Tiberius’ blue eyes sweep
the scene, lingering briefly on the restrained men, then on Lucille,
whose chest rises and falls unevenly, drenched in sweat and blood. He
says nothing yet, but the weight of his gaze presses down like stone,
and even the Vardengard stiffen at his presence, muscles coiling like
drawn wire.
Both 142 and 139 drop their
heads to their Master, shoulders stiff, muscles still coiled. Even in
their presence, the weight of Tiberius’ scrutiny presses down like
iron. He remains silent, eyes sweeping the room, taking in every
detail, the overturned tables, the scattered artifacts, the bindings
on two men, the dead man, and finally, the small, bloodied figure of
Lucille leaning against Korvin.
“Master, we heard scream,” 139 clears his throat, speaking first. “Instructor Korvin and we came down to investigate. We found pup fighting zis three traitors.”
Tiberius doesn’t shift.
His gaze flicks briefly to Lucille, noting the sheen of sweat and the
blood streaking her clothes, before returning to the bound men.
“The pup said they were stealing items,” 142 continues, voice low, precise. “Books. Artifacts. Records. She pointed to pile still stacked near lower-level door.”
“Some of these,” 139 steps forward, picking up one of the books and holding it out, flipping through pages, “are records of old Vardengard controls. Protocols. Failsafes. Things… even I have never seen before.”
Tiberius takes the book,
fingers brushing the worn edges. He flips through the pages slowly,
reading, absorbing. His expression remains unreadable, yet there is a
faint nod when he finishes a section. “I suspected as much,” Tiberius finally says, voice calm but carrying weight, thick Teutonic accent. “I intended to locate zis documents myself.”
Both Vardengard exchange a
glance, surprise flickering behind their stoic masks. Their Master
had kept the purpose of his visit hidden from them, even from his
closest warriors.
The distant echo of heavy
boots reverberates through the Archives.
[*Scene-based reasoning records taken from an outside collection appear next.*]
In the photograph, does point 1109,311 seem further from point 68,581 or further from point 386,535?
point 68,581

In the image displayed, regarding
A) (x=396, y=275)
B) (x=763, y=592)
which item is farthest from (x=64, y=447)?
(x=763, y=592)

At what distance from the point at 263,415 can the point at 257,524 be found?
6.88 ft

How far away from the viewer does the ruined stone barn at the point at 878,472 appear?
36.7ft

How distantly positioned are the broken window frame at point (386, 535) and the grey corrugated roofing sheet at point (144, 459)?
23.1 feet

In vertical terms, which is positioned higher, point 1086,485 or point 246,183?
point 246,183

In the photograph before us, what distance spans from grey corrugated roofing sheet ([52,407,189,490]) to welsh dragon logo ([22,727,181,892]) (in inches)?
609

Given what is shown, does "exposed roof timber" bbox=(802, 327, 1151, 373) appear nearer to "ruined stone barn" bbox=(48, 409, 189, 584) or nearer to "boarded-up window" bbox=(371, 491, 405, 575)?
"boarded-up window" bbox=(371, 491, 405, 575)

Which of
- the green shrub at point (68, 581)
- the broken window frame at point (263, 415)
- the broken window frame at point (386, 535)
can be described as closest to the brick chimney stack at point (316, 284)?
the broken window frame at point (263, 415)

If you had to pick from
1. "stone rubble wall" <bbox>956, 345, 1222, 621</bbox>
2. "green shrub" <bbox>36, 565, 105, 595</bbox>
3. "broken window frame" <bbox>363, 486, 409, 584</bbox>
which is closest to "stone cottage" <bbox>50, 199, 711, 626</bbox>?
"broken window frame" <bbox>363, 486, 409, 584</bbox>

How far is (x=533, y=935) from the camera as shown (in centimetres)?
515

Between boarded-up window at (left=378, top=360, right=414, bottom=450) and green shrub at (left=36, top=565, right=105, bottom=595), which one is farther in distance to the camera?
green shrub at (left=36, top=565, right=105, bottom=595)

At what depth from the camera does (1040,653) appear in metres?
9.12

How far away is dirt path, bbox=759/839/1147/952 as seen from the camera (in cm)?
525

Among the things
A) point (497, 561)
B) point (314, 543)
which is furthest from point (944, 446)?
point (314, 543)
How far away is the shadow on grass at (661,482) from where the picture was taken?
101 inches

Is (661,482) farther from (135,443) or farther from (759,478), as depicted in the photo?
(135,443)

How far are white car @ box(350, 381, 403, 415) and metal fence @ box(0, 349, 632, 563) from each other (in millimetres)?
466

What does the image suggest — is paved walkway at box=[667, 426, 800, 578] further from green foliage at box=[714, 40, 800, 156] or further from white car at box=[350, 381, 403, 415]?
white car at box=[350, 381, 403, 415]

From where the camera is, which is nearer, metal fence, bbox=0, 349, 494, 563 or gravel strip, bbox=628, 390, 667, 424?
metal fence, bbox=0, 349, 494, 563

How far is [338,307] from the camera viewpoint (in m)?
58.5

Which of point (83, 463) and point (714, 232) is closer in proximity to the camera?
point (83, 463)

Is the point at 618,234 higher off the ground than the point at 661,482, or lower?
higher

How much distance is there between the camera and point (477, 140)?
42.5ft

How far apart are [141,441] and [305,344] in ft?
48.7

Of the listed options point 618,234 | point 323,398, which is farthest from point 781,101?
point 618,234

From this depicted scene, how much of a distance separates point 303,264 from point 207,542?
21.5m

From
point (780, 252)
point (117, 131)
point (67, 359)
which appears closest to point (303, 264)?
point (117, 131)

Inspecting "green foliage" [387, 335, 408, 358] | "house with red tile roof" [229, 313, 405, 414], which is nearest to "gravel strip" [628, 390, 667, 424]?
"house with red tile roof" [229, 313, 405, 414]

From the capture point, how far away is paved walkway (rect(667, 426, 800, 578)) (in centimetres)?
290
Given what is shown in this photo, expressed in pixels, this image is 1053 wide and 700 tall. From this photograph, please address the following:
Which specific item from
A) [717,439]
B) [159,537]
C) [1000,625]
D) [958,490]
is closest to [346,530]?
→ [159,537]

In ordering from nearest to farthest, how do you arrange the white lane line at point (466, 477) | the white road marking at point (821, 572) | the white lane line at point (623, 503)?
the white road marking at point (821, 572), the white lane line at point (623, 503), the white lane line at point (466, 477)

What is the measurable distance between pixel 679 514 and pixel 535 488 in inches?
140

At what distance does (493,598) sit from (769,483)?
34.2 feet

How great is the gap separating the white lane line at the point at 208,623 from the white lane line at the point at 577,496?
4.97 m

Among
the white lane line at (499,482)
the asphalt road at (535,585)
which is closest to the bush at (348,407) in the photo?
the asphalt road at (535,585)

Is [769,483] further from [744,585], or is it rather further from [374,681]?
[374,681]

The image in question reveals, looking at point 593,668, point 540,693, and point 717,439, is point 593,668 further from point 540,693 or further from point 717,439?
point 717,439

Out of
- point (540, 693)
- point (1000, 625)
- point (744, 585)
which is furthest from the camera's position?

The Praetorians arrive, a
squad of four led by Captain Caepio, moving fast but controlled. A
Praetorian medic hurries behind them, eyes scanning the scene as they
take in the chaos.
Tiberius straightens,
slipping the book under his arm. His gaze briefly meets Lucille’s.
Even bruised, bloodied, and trembling, she meets it without
flinching. For a long, measured moment, he simply observes, the room
holding its collective breath under the weight of his authority.
“Stand down,” Tiberius commands, voice sharp, halting even the rustle of Vardengard, Praetorians, and Korvin. “We handle zis from here.”
142 and 139 relax slightly,
yet remain poised, ready to act instantly on their Master’s
command.
Korvin lets Lucille lean further against him, murmuring
softly, “You did well… stay with me.”
The Praetorian medic kneels
beside Lucille, assessing her wounds with practiced efficiency, while
Caepio and his squad move to secure the scene, taking in the chaos
with professional precision.
Tiberius steps fully into
the room, silent and commanding, a shadow of lethal grace that even
the fiercest Vardengard defer to without question. His eyes sweep
once more over the three captured traitors, the strewn books, the
damaged artifacts, and finally rest on Lucille again, unflinching.
“Explain everything,” he says, voice low, calm, but carrying weight of absolute authority. “Every detail. Begin with zis pup.”
142 inclines his head. “Master, she was brave beyond her years… she engaged them before we arrived, ja.”
Tiberius nods slightly,
silent, letting the words settle in the room. He turns his gaze to
Lucille, and though he says nothing further yet, the sheer weight of
his presence is enough to command respect, fear, and awe all at once.